Collected data –
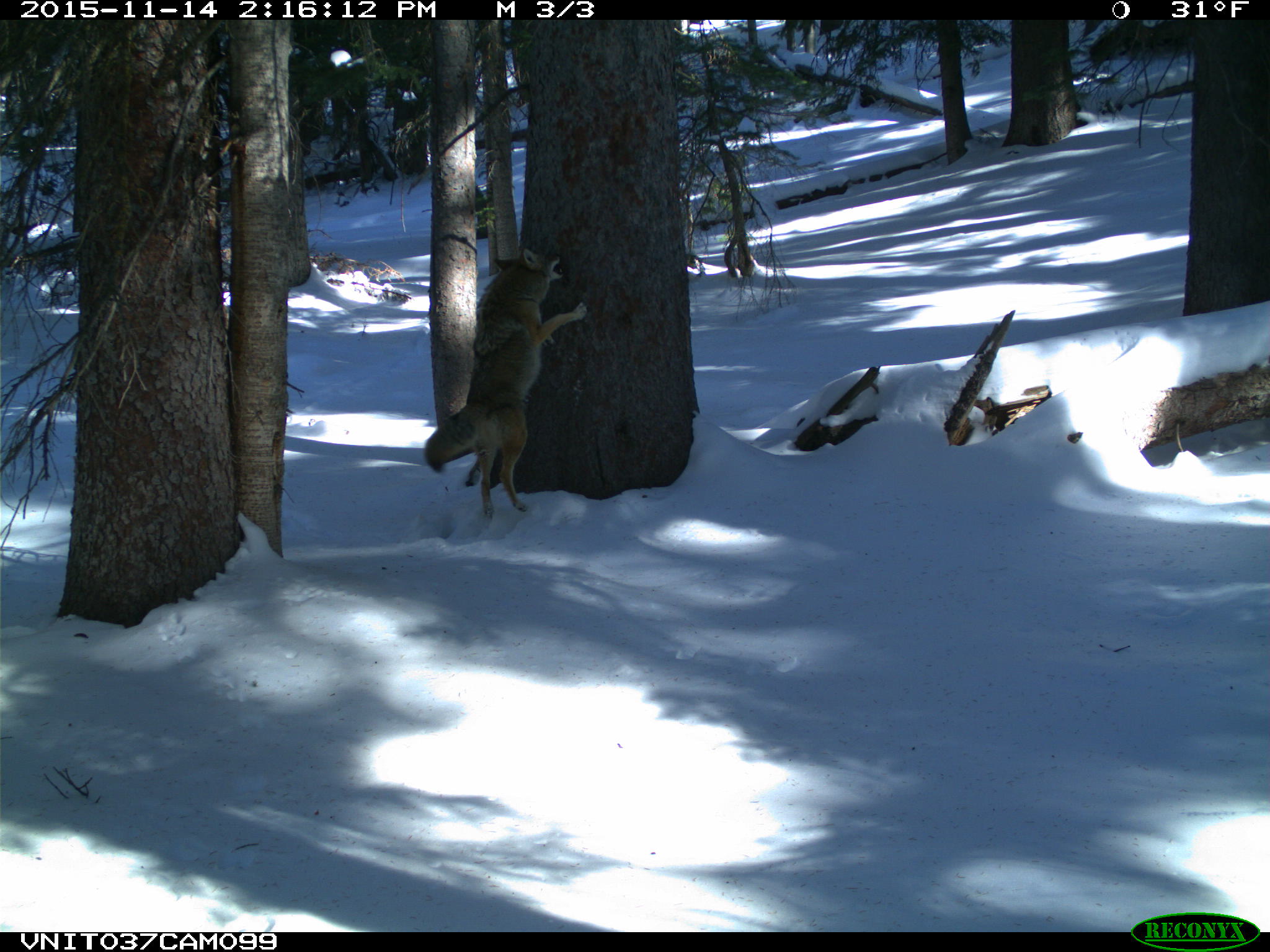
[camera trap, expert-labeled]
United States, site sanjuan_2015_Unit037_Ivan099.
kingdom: Animalia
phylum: Chordata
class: Mammalia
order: Carnivora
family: Canidae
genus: Canis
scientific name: Canis latrans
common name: coyote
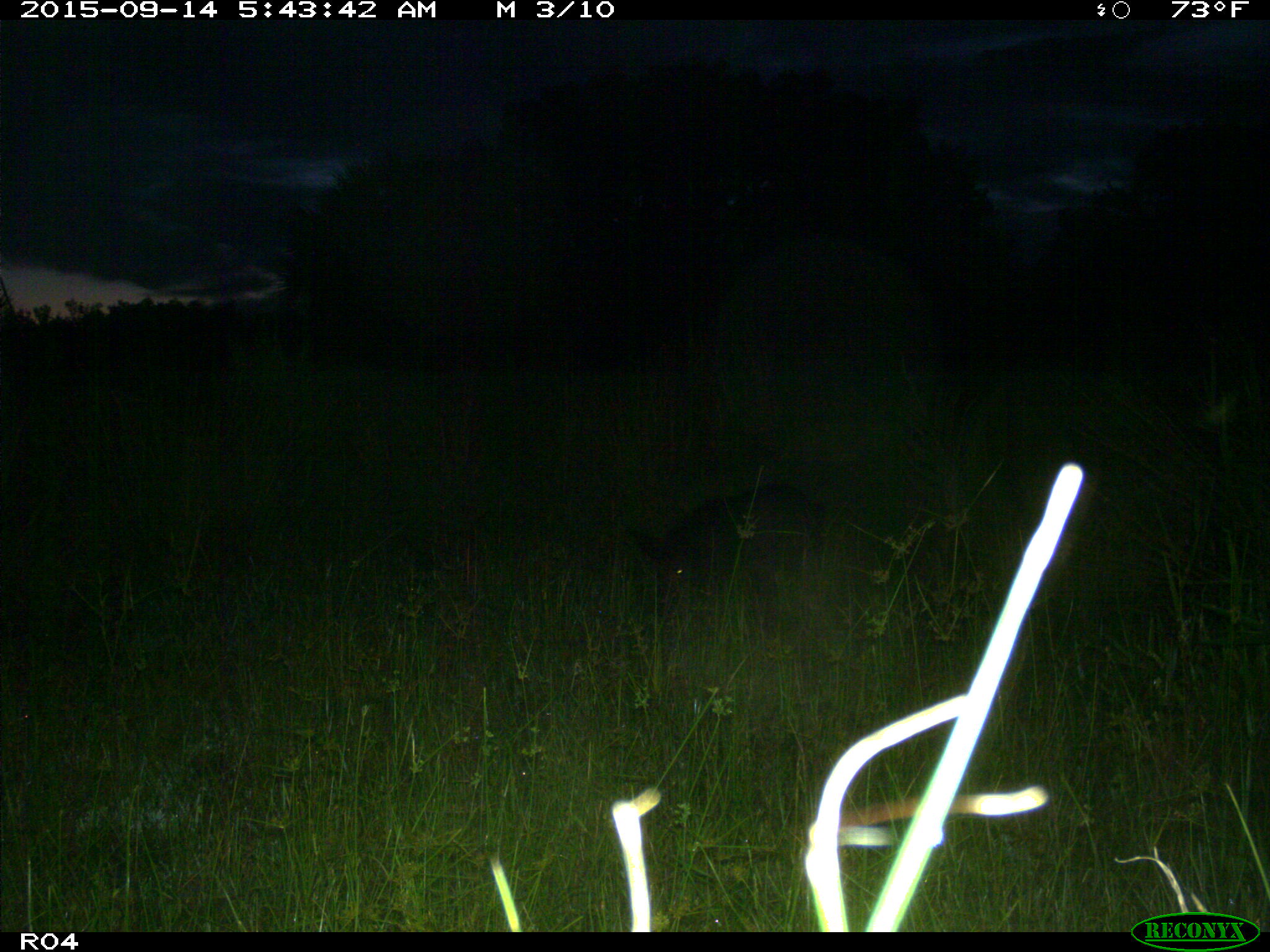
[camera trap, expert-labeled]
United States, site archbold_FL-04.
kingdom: Animalia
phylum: Chordata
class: Mammalia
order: Artiodactyla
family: Suidae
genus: Sus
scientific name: Sus scrofa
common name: wild boar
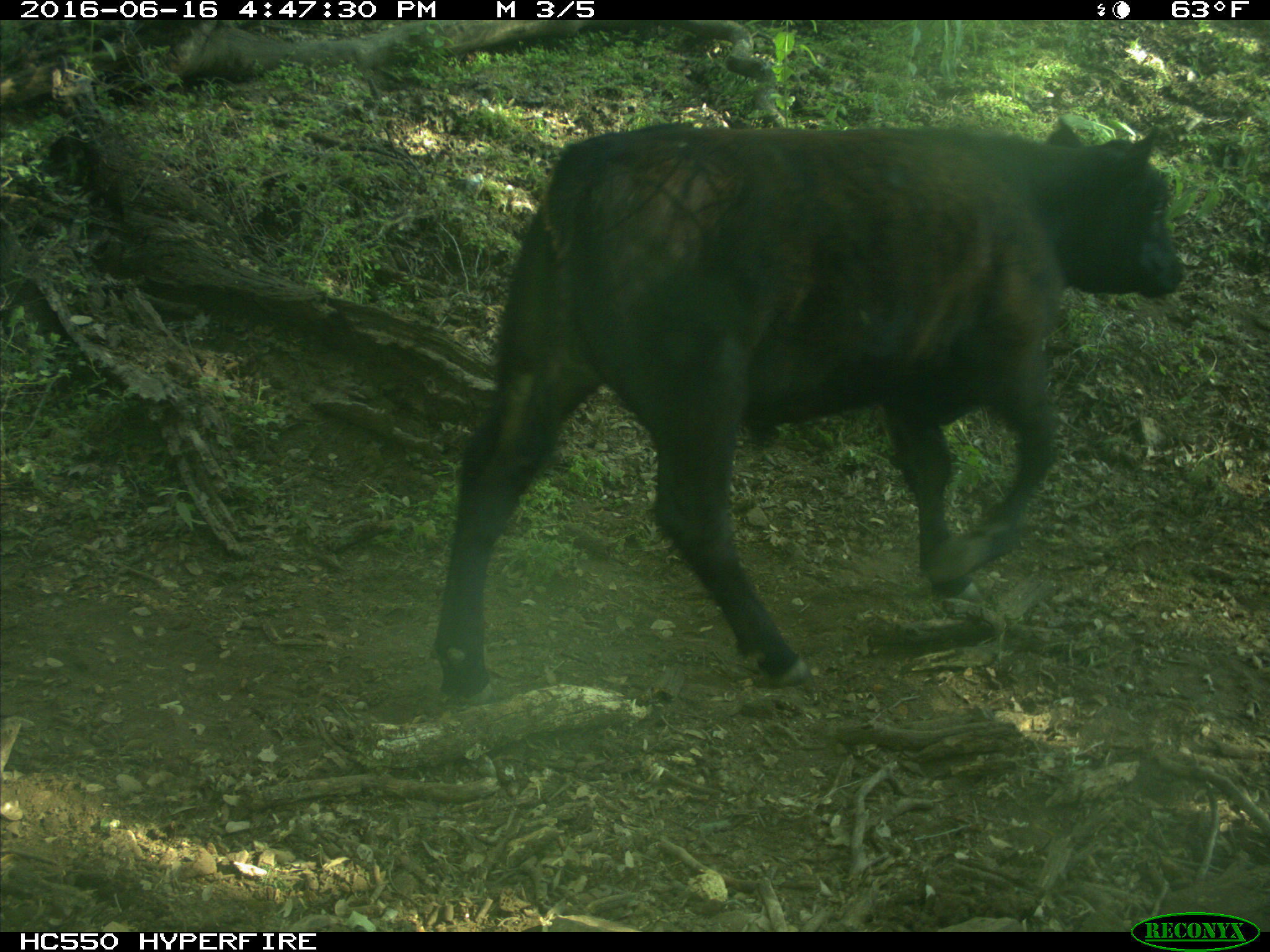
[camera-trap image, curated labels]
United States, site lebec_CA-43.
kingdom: Animalia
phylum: Chordata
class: Mammalia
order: Artiodactyla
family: Bovidae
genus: Bos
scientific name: Bos taurus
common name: domestic cow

EXERCISE GOAL – Repeat exactly the lines from the one containing "[camera-trap image, curated labels]" through the last line of the records above, both included, and nothing else.

ANSWER SECTION –
[camera-trap image, curated labels]
United States, site lebec_CA-43.
kingdom: Animalia
phylum: Chordata
class: Mammalia
order: Artiodactyla
family: Bovidae
genus: Bos
scientific name: Bos taurus
common name: domestic cow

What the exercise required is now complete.